According to Polaris, a leader in the global fight against human trafficking, there are 40.3 million victims of human trafficking globally; 81 percent are trapped in forced labor, 25 percent are children and 75 percent are women and girls.

Some other stark facts include:

  • In 2016, one out of six endangered runaways reported to the National Center for Missing and Exploited Children were likely sex-trafficking victims.
  • In the last 10 years, more than 40,000 cases have been reported via the National Human Trafficking Hotline and the Polaris BeFree Textline.
  • In 2017, Pennsylvania had the ninth-highest reported cases of human trafficking in the United States.

"Human trafficking is an international, multibillion-dollar business.
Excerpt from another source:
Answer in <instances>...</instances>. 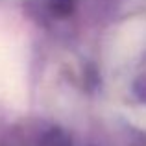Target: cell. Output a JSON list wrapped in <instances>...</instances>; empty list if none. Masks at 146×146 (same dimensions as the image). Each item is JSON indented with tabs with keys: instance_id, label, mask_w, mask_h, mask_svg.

But, what a lot of people here in America don't realize is that it happens in the United States-there's almost like an ignorance or naivete," said symposium coordinator Sister Rosemary Donley, S.C., who is the Jacques Laval Endowed Chair for Justice for Vulnerable Populations in Duquesne's nursing school. "The victims of trafficking often end up in a very, very painful, traumatic lifestyle that makes them sick-both mentally and physically-and may get them addicted to drugs or alcohol, which is another way of keeping them in this form of bondage.

"The fortunate thing about it is, human trafficking is preventable," she said. "But before you can prevent it, you have to know how to recognize it. And it's there-we can't just look the other way."
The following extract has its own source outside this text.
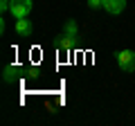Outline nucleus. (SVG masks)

Keynote speakers at the conference include:

  • Mary Burke, professor of psychology at Carlow University and founder of the Project to End Human Trafficking
  • Debbie Wright, producer, and Gary Caldwell, associate producer, of the new documentary on trafficking, From Liberty to Captivity
  • Brother Michael Gosch, C.S.V., co-founder and co-director of the Viator House of Hospitality, an Illinois-based residence for immigrant youth, many of whom have been trafficked and are seeking asylum in the United States.
  • Elizabeth Miller, professor of pediatrics and chief of the Division of Adolescent and Young Adult Medicine at Children's Hospital of Pittsburgh of UPMC
  • Kaitlyn Weismann, staff operations specialist with the Federal Bureau of Investigations Pittsburgh Division, whose work supports trafficking investigations.

Topics at the symposium range from the World Wide Web and human trafficking to unaccompanied immigrant children and survivors of trafficking. A detailed agenda is available online.

A special screening of From Liberty to Captivity will be held on Wednesday, Oct. 24, at 6:30 p.m. in the Pappert Lecture Hall of the Bayer Learning Center. RSVP online to attend.